Microsoft hat im Zuge seiner umfassenden Umstrukturierung der Xbox Game Studios ungewöhnlich deutliche Worte gefunden. Xbox-CEO Asha Sharma beschreibt das Gaming-Geschäft des Unternehmens aktuell als „nicht gesund“ und nennt mehrere Gründe für die schwierige wirtschaftliche Lage.
In einem Schreiben an die Mitarbeiter erklärte Sharma, dass Xbox derzeit mit Gewinnmargen arbeite, die drei- bis zehnmal niedriger seien als bei vergleichbaren Plattform- und Publishing-Unternehmen. Zudem sei Microsoft mit einer kleineren installierten Nutzerbasis und einer höheren Kostenstruktur in die aktuelle Konsolengeneration gestartet.
Um das Wachstum zu beschleunigen, habe das Unternehmen auf Xbox Game Pass, Multiplattform-Veröffentlichungen und ein deutlich breiteres Spieleportfolio gesetzt. Diese Maßnahmen hätten zwar einen wichtigen Mehrwert geschaffen, seien jedoch nicht in dem Tempo gewachsen, das Microsoft erwartet hatte. Gleichzeitig investierte das Unternehmen weiter in zusätzliche Studios, neue Teams und weitere Projekte, wodurch sich die wirtschaftliche Situation weiter verschärfte.

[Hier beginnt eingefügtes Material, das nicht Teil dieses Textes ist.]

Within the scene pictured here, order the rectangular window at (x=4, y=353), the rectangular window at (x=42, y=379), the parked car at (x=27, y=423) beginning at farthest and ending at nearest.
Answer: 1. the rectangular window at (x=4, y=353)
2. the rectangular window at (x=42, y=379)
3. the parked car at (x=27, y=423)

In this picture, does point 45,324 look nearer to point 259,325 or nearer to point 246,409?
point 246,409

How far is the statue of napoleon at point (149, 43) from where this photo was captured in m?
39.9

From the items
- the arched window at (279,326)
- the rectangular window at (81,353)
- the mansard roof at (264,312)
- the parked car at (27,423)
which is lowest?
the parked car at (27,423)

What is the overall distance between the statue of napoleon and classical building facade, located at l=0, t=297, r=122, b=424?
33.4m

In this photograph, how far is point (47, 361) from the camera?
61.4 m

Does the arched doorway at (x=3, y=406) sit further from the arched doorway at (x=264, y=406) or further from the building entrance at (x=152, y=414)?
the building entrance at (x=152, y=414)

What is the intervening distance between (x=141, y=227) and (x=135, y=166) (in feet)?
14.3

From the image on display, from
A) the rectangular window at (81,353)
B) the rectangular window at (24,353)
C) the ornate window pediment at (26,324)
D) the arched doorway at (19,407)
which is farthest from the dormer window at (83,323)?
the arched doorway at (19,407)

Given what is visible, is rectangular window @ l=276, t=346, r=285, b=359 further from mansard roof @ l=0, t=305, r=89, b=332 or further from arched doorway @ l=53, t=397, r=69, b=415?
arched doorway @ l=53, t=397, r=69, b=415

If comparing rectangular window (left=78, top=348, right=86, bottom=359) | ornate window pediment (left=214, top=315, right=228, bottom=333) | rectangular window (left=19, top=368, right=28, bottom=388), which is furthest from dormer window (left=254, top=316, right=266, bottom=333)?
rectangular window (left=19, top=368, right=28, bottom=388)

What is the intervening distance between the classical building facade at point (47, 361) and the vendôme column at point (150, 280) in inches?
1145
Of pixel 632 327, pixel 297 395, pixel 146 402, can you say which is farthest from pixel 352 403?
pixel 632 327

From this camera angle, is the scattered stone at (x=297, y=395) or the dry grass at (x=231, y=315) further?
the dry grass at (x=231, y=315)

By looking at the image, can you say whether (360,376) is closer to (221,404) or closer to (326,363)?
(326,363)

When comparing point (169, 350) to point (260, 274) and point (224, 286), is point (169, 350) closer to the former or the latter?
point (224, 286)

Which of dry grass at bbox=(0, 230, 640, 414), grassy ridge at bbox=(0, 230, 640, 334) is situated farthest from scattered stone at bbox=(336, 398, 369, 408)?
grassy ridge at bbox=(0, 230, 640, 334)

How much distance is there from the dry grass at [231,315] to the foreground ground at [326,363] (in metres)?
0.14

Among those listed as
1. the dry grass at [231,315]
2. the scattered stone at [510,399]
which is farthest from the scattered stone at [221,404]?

Hinzu komme laut Sharma die aktuell schwerste Hardware-Krise, die die Videospielbranche bislang erlebt habe. Microsoft habe außerdem erkannt, dass Xbox nicht für jede Art von Entwicklerstudio das passende Zuhause sei. Nach eigenen Angaben verlor das Unternehmen in einem typischen Geschäftsjahr 64 Cent für jeden investierten Dollar.
Als Reaktion auf diese Entwicklung startet Microsoft nun die größte Umstrukturierung in der Geschichte der Xbox-Sparte. Bis zum Ende des Geschäftsjahres 2027 sollen rund 3.200 Arbeitsplätze abgebaut werden. Darüber hinaus werden mehrere Studios ausgegliedert oder unter neue Eigentümer gestellt. Gleichzeitig reduziert Microsoft Management-Ebenen, vereinfacht interne Prozesse und richtet seine Investitionen stärker auf besonders wichtige Projekte und Marken aus.
Trotz der drastischen Maßnahmen blickt Sharma optimistisch in die Zukunft. Microsoft wolle auch künftig massiv in Xbox investieren, künftig jedoch gezielter und mit einem stärkeren Fokus auf nachhaltiges Wachstum. Ziel sei es, Xbox langfristig als Plattform weiterzuentwickeln, „auf der die Welt spielt und erschafft“.